Did you ever ask yourself how it is that the brain, affected by our sight, our hearing, our emotions, can produce such a wondrous array of substances that govern our body, our health, our reactions and our very lives? We know where our eyes and ears and various glands are, but where exactly are our emotions situated? Perhaps in the brain itself? And come to think of it, where does our soul sit… in our brain? Next to it? In the heart? Somewhere else? These are all important questions and if you haven’t thought about them yet, perhaps it’s time to think about them now.
One topic that particularly interests me is why, if we are able to choose between good and bad, right and wrong, rational and irrational, we so often make the wrong choice.

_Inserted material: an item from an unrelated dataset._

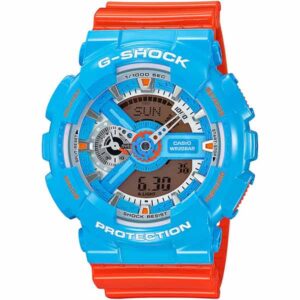 ساعت CASIO G-SHOCK GA-110NC-2ADR | ساعت کاسیو جی شاک GA-110NC-2ADR | آس کالا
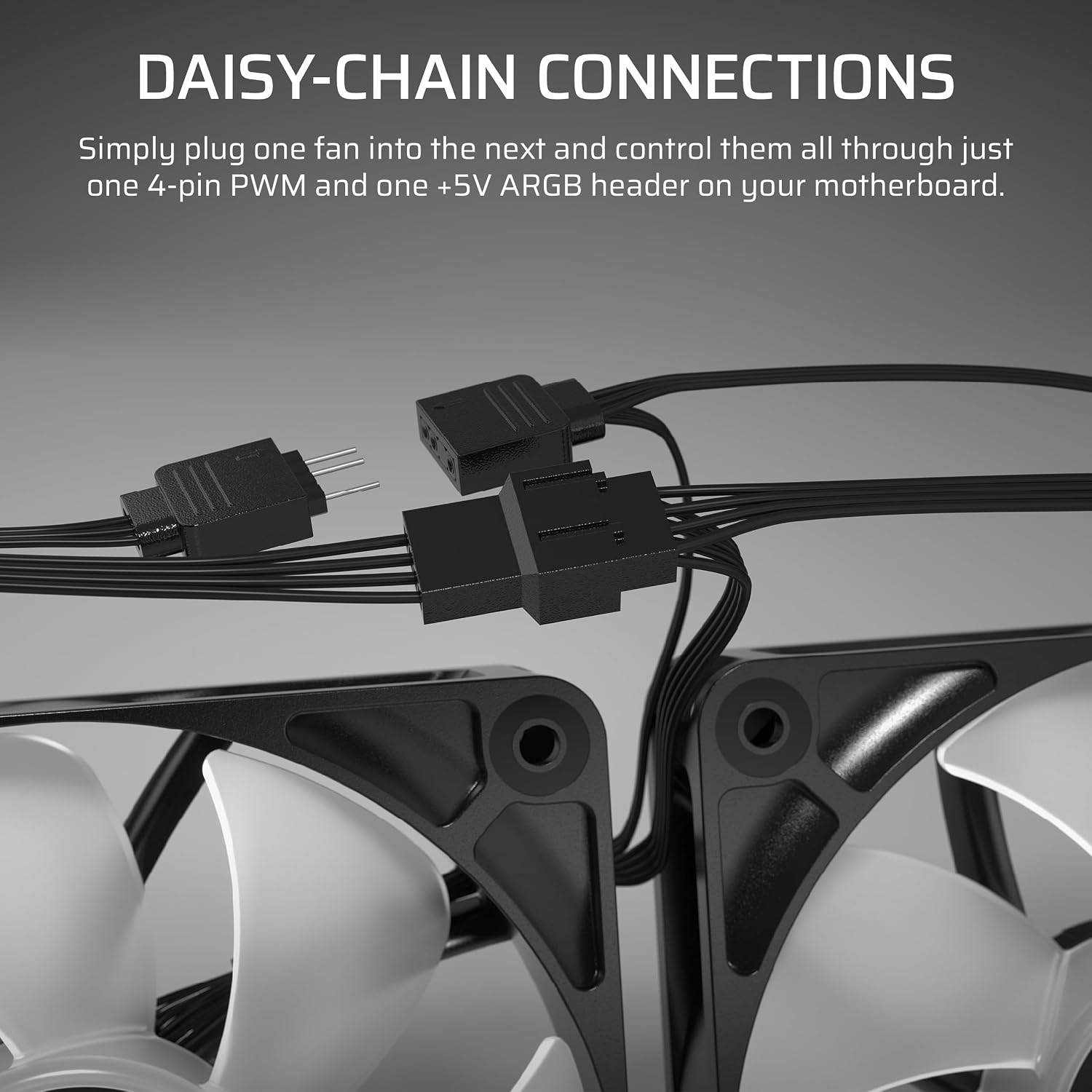 Thumbnail 5 de CORSAIR PWM fans, RS140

Shouldn’t the scales be more evenly weighed? One would think that taking a logical, righteous path would be the more attractive choice. That it would lead to better, happier results. But obviously we are not thinking. Otherwise, intelligent people wouldn’t make senseless, inane mistakes and then hang onto them as though they were vital to life itself. For example, entire families who spend their lives in a state of wrath: children are angry with parents (or vice versa); siblings don’t speak to each other; friends are hurt, business partners bitter and resentful. All divided by seemingly unpassable chasms. Why? If you ask them, you get an earful of explanations, all carefully secured in hermetically closed boxes. There is no talking, no reconsidering, and no weighing the consequences of this unending state of warfare. No room for thought.
I have thought about things like this for a long time. The lack of shalom – of harmony and love in the world – is everywhere. It is a universal challenge. That’s why shalom is such a fundamental mitzvah. And why it’s one of the names with which God has chosen to describe Himself. Of course, when Mashiach arrives (may he come soon!) wars will end and peace will reign between nations, but will personal vendettas also disappear? I’d like to think so, but I can’t imagine how. It takes a lot of thinking.

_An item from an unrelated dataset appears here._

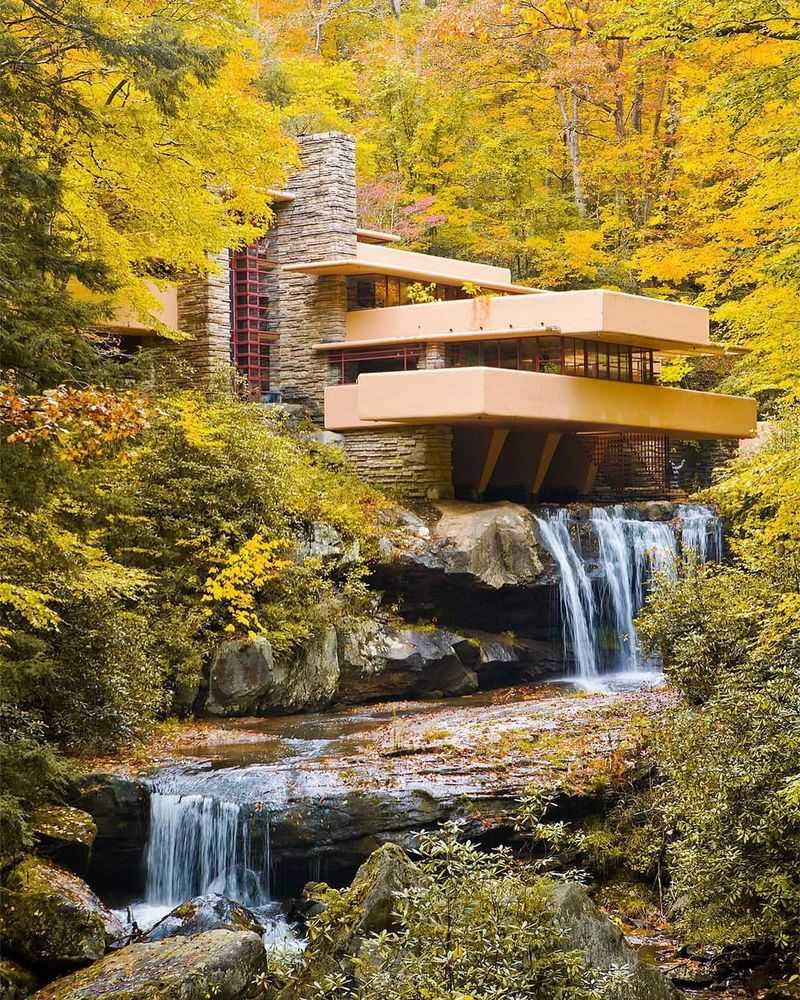 Fallingwater, Pennsylvania, USA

It’s also hard to image what things will look like when the Beit HaMikdash is finally rebuilt. In addition to a mega-surge of Jews in Jerusalem, we’ll have mega traffic jams (at the moment our jams are merely mammoth, not yet “mega”). In addition, the Municipality is presently planning a huge cable car that will transport 30,000 people an hour over the Kidron Valley and directly into the Old City onto the Kotel plaza. But where will all the thousands of cars and buses bringing people to the cable cars park? I wonder if the city planners thought about that. No one asked me for advice, but I think about it nonetheless. There are countless other Messianic-related problems I haven’t thought about yet. It’s too much for one person to handle. I hope someone else is thinking along with me.

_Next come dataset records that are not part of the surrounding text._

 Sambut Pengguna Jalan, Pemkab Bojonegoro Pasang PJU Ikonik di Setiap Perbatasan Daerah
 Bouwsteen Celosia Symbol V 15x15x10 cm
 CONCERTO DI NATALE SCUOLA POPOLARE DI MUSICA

And last of all, did you know that the Maccabean Wars lasted twenty-three years after the Beit HaMikdash was purified and the miracle of the oil took place? It took more than two decades of fighting before the Maccabees forced the Syrian Greeks to retreat from the Land of Israel. What fortitude, what gevura that entailed! Nowadays we need to see immediate results for our efforts, but they fought a bloody war for an entire generation and didn’t give up.
Now that is something to think about!